Der Panther spürte den Tod seiner Schwester. Er saß auf dem schmalen Bett in seinem Quartier hoch oben im Palast. Der Junge lag in der Schublade einer Kommode. Catan hatte sie mit ein paar Decken ausgekleidet. Eine Wiege hatte er im Palast nicht gefunden.

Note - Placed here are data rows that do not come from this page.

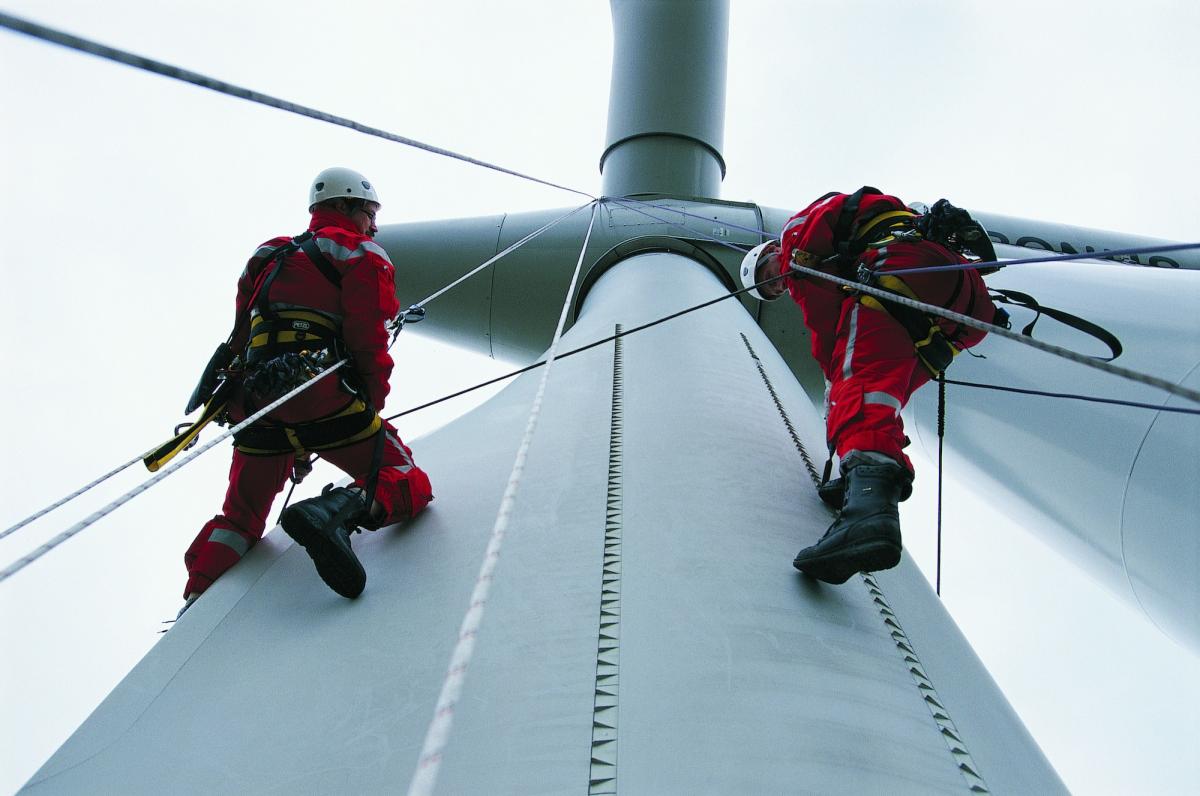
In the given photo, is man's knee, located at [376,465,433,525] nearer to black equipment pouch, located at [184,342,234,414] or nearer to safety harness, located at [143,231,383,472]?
safety harness, located at [143,231,383,472]

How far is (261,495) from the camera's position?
9.00 feet

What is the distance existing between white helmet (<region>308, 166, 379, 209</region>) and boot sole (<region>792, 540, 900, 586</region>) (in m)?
2.44

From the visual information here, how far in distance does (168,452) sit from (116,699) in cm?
102

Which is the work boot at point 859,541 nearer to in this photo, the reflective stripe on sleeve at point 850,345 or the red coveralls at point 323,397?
the reflective stripe on sleeve at point 850,345

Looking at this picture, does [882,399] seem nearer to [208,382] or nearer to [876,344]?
[876,344]

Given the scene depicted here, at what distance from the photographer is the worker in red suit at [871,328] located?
1844 millimetres

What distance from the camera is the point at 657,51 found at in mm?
7766

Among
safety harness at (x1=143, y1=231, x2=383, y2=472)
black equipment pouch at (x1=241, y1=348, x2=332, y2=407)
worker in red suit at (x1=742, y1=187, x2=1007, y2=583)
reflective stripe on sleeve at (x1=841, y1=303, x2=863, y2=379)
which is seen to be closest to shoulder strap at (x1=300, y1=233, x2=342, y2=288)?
safety harness at (x1=143, y1=231, x2=383, y2=472)

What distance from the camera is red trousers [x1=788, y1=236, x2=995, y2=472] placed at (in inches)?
86.8

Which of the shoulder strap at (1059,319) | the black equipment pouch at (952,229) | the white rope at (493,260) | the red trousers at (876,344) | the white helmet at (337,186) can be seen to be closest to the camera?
the red trousers at (876,344)

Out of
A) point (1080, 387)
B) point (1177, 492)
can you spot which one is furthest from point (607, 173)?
point (1177, 492)

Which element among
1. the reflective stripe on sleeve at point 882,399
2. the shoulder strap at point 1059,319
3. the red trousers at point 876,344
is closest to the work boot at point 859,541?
the red trousers at point 876,344

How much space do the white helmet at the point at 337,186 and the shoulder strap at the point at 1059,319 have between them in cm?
275

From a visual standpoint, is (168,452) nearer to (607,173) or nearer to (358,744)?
(358,744)
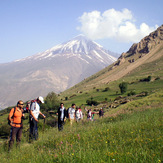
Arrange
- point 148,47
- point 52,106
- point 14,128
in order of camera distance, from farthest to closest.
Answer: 1. point 148,47
2. point 52,106
3. point 14,128

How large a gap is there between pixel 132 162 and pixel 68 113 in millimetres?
8724

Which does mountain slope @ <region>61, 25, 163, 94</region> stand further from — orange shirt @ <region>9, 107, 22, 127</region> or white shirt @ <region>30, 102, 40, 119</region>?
orange shirt @ <region>9, 107, 22, 127</region>

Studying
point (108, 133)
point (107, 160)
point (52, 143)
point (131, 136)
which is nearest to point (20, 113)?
point (52, 143)

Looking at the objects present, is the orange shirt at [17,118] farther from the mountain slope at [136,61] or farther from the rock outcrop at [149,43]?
the rock outcrop at [149,43]

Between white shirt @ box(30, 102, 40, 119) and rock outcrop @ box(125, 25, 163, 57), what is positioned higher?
rock outcrop @ box(125, 25, 163, 57)

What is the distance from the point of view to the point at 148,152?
428cm

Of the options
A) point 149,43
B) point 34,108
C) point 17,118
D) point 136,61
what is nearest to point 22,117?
point 17,118

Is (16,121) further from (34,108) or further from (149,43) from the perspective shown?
(149,43)

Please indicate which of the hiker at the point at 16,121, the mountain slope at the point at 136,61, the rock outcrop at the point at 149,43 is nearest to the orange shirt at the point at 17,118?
the hiker at the point at 16,121

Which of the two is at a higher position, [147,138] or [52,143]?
[147,138]

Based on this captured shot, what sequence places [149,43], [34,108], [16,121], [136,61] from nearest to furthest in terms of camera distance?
[16,121]
[34,108]
[136,61]
[149,43]

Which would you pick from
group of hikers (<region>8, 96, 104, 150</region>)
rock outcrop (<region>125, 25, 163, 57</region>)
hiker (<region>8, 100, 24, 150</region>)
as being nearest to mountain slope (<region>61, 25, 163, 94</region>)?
rock outcrop (<region>125, 25, 163, 57</region>)

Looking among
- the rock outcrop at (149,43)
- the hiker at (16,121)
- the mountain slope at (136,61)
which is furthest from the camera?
the rock outcrop at (149,43)

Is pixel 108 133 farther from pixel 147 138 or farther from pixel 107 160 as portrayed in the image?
pixel 107 160
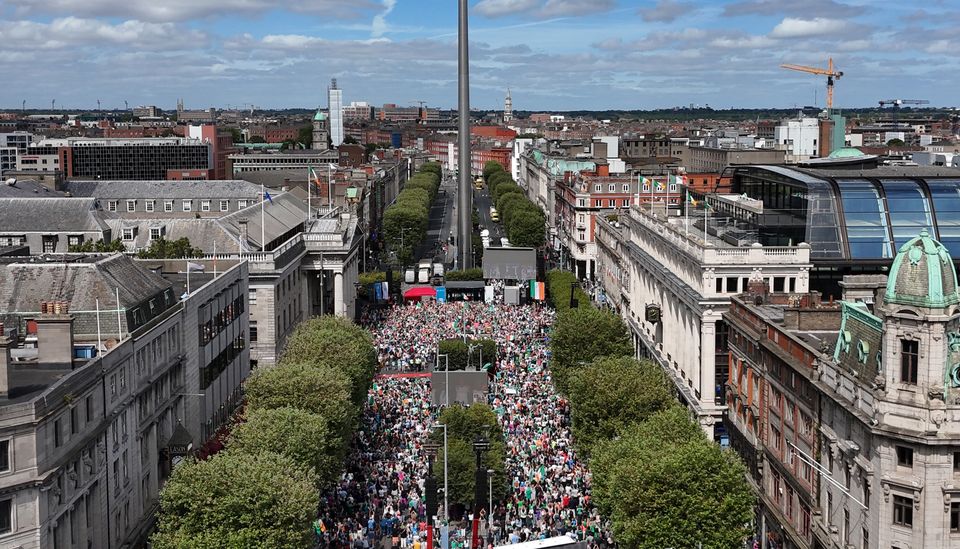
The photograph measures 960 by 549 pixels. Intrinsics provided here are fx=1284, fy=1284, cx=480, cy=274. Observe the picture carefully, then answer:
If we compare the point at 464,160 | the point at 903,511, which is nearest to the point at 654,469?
the point at 903,511

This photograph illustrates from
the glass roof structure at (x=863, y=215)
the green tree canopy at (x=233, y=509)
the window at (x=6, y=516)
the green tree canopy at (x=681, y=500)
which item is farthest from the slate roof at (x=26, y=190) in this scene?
the green tree canopy at (x=681, y=500)

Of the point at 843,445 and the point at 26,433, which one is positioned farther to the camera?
the point at 843,445

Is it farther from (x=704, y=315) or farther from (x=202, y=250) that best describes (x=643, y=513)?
(x=202, y=250)

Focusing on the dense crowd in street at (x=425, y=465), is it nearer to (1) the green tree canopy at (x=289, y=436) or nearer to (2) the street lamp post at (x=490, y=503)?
(2) the street lamp post at (x=490, y=503)

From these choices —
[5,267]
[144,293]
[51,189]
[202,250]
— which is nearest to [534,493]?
[144,293]

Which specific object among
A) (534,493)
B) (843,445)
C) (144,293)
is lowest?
(534,493)

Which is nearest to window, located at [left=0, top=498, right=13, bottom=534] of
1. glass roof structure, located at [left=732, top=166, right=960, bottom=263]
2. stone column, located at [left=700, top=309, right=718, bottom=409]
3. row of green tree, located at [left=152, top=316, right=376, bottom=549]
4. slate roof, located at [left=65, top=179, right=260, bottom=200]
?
row of green tree, located at [left=152, top=316, right=376, bottom=549]
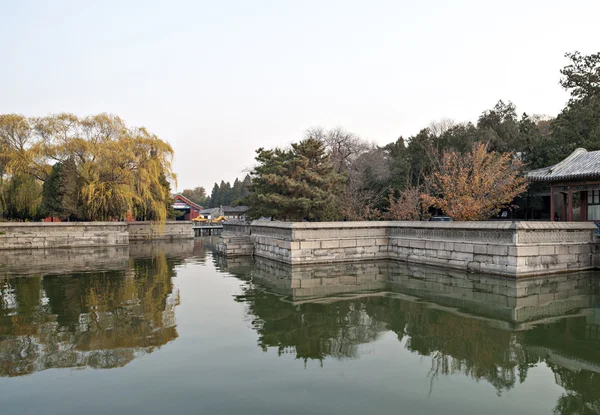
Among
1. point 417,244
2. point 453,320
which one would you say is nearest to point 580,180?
point 417,244

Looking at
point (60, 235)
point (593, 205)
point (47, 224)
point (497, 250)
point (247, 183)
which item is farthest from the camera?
point (247, 183)

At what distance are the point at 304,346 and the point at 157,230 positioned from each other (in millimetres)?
27476

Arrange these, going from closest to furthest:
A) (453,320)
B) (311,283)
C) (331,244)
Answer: (453,320), (311,283), (331,244)

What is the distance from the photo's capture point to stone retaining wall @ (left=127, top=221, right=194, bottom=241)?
30797 millimetres

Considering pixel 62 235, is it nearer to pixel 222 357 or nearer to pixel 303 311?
pixel 303 311

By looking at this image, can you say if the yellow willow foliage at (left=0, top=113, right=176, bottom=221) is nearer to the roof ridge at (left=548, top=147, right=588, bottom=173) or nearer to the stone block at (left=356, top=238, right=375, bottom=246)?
the stone block at (left=356, top=238, right=375, bottom=246)

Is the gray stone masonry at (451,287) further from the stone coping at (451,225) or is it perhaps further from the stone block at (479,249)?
the stone coping at (451,225)

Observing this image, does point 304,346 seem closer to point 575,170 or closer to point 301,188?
point 575,170

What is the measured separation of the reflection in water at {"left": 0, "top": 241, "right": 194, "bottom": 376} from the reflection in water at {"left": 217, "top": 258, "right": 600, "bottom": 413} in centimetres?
194

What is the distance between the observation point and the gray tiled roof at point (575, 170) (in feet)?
45.5

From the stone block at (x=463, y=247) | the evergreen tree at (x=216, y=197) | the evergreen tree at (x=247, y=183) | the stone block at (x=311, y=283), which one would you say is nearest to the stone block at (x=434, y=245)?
the stone block at (x=463, y=247)

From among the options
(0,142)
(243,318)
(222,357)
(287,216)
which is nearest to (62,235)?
(0,142)

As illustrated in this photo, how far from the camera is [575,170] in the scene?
47.5 ft

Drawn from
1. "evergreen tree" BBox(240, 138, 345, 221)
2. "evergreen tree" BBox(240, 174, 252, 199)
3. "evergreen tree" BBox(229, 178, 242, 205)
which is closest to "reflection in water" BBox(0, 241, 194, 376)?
"evergreen tree" BBox(240, 138, 345, 221)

»Meine Schwester ist tot«, sagte der Panther. Es laut auszusprechen war merkwürdig. Er wartete darauf, etwas zu fühlen, vielleicht eine Leere, einen Stich, Bedauern, irgendetwas. Doch da war nichts. Der Satz hatte keine Bedeutung für ihn.

Zu viel Zeit ist vergangen, dachte er. Ihre Leben hatten sich in unterschiedliche Richtungen entwickelt, sogar noch vor der Vertreibung. Sie beide hatten Johannes im Palast gedient, aber schon damals hatte er gewusst, dass ihr dieser Dienst allein nicht lange reichen würde. Sie hatte die Nähe des Königs gesucht, seine Macht hatte sie angezogen und gereizt wie das Licht einer Kerze eine Motte. Sie wäre darin verbrannt, das musste Johannes erkannt haben, denn bevor sie erwachsen wurde, schickte er sie weg, zurück in das Dorf am Großen See; dorthin, wo sie beide geboren worden waren.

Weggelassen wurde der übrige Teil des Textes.